提示文:

■ ■ ■ ■

DOG
症例紹介
~椎間板ヘルニア~
症例紹介①


ミニチュアダックス 12歳 男の子
◆症状
来院前日から背中を痛がるしぐさがあり、
抱かれるのを嫌がっていました。
また食欲も無くなっていました。
来院当日は初めは歩いていましたが
診察中に後ろ肢を引きずるように
急に進行してきました。
◆検査
レントゲン検査・血液検査・神経学的検査より、
椎間板ヘルニアが強く疑われた為、
MRI検査を行いました。
検査の結果、
多発的に椎間板物質が突出し
脊髄を圧迫していることが確認されました。
◆治療
なかでも胸骨12-13椎体間での圧迫が著しく、
症状を出している場所と考え手術を行いました。


手術後1週間は、自分で排尿が出来ず、
また後ろ肢に力を入れることができませんでしたが
8日目に自力で立つようになり、
その後は順調に回復していきました。
手術翌日から少しずつリハビリを始め、
現在では自力排尿もでき走り回れるまでに回復しました。
椎間板ヘルニアで重要な事
椎間板ヘルニアは一般的に
立てなくなる病気であると周知されています。
事実、手術適応となる症例の多くで立てない状態であり、
状態が悪いと生涯立つことができなくなる病気です。
しかし実際立てなくなることより
もっと深刻にな事態になる事があります。
椎間板物質の逸脱が重度で、
脊髄へのダメージが大きいと
重症になる場合がありますが
椎間板ヘルニアの重度症例のうち数%で
脊髄軟化症という病気をおこし
死亡する事が報告されています。
脊髄軟化症は脊髄が壊死し、
壊死が広がっていく病態です。
脊髄軟化症は治療法試行錯誤されていますが、
進行が早く発症から数日で死亡します。
命を落とさなくとも
神経のダメージが後遺症として残ると、
排尿ができなくなったり
ウンチを漏らしてしまいます。
排尿が出来なくなると1日最低2回は
生涯排尿補助させなくてはなりません。
排尿させないと腎障害で亡くなってしまいます。
これらの事はワンちゃんにとっても、
飼主様にとっても、
立てなくなるよりも辛い事です。
極力速やかに治療をはじめるため、
椎間板ヘルニアの症状を疑いましたら
早めの受診をお勧めいたします。

■ ■ ■ ■

演習課題:
提示文の内容を三文で要約せよ。

■ ■ ■ ■

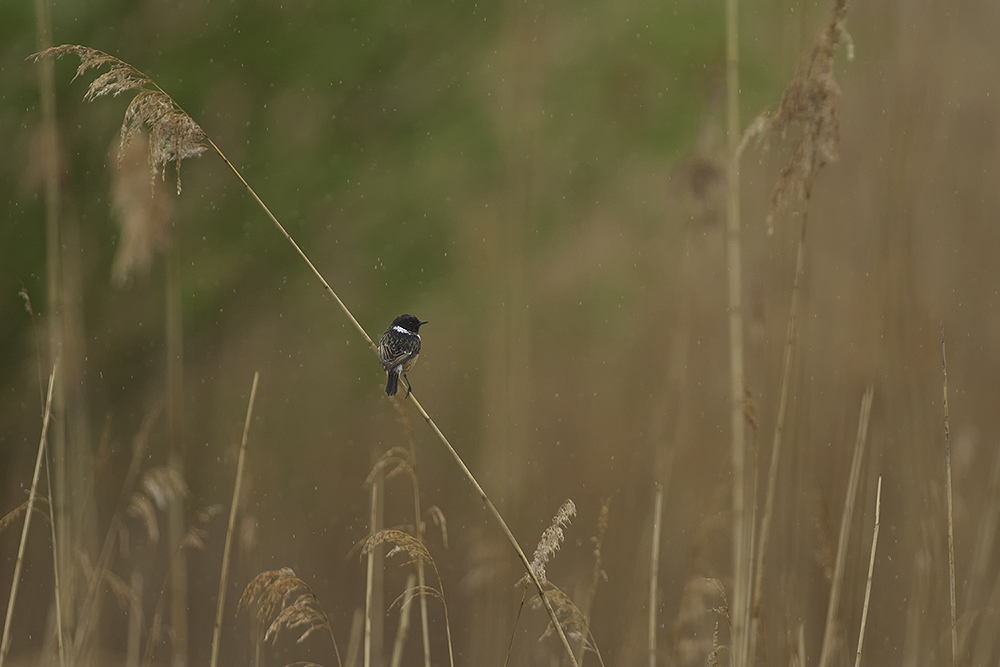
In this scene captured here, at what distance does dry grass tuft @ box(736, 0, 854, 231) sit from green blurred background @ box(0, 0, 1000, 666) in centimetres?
157

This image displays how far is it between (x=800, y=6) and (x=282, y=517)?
3312mm

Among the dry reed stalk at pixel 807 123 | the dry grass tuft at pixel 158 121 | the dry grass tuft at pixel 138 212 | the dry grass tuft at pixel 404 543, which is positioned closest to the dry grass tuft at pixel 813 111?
the dry reed stalk at pixel 807 123

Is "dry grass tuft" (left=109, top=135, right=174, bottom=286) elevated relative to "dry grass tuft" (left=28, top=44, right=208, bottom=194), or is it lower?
elevated

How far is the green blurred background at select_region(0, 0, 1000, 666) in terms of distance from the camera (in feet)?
10.1

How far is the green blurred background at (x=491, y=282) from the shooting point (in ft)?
10.1

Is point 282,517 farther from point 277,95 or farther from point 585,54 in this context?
point 585,54

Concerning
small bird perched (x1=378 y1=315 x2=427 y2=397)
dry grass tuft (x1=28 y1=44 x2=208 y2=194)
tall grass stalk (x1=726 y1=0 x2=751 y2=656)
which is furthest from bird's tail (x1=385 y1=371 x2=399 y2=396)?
tall grass stalk (x1=726 y1=0 x2=751 y2=656)

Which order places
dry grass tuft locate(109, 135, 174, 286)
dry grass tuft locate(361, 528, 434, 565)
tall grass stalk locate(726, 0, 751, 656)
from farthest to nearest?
dry grass tuft locate(109, 135, 174, 286) < dry grass tuft locate(361, 528, 434, 565) < tall grass stalk locate(726, 0, 751, 656)

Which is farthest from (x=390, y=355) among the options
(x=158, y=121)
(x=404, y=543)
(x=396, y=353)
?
(x=158, y=121)

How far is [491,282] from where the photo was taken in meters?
3.40

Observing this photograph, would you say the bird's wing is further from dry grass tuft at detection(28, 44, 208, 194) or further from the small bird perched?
dry grass tuft at detection(28, 44, 208, 194)

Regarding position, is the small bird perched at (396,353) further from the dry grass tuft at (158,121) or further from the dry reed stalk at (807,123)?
the dry reed stalk at (807,123)

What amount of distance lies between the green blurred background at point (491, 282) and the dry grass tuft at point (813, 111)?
157cm

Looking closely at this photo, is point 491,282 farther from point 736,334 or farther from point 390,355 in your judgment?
point 736,334
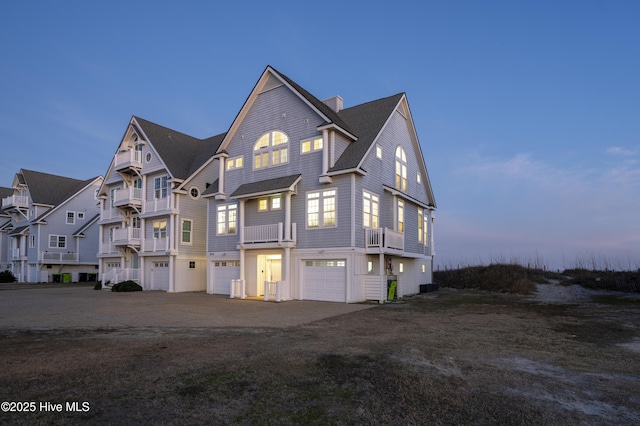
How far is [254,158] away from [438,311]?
13561 mm

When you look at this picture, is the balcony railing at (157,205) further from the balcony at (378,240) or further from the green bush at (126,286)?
the balcony at (378,240)

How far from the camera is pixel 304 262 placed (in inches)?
832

■ ■ ■ ■

課題の解答:
12歳のミニチュアダックスが背中を痛がり食欲もない状態で来院し、診察中に後ろ肢を引きずるまで急に進行したため、MRI検査を行ったところ、多発的に突出した椎間板物質による脊髄の圧迫が確認された。圧迫の特に著しい部位を手術した結果、8日目に自力で立てるようになり、リハビリを経て現在は自力排尿もでき走り回れるまでに回復した。椎間板ヘルニアの重度症例の数%では脊髄軟化症を起こして死亡することがあり、排尿障害などの後遺症が残ることもあるため、症状を疑ったら早めの受診が勧められている。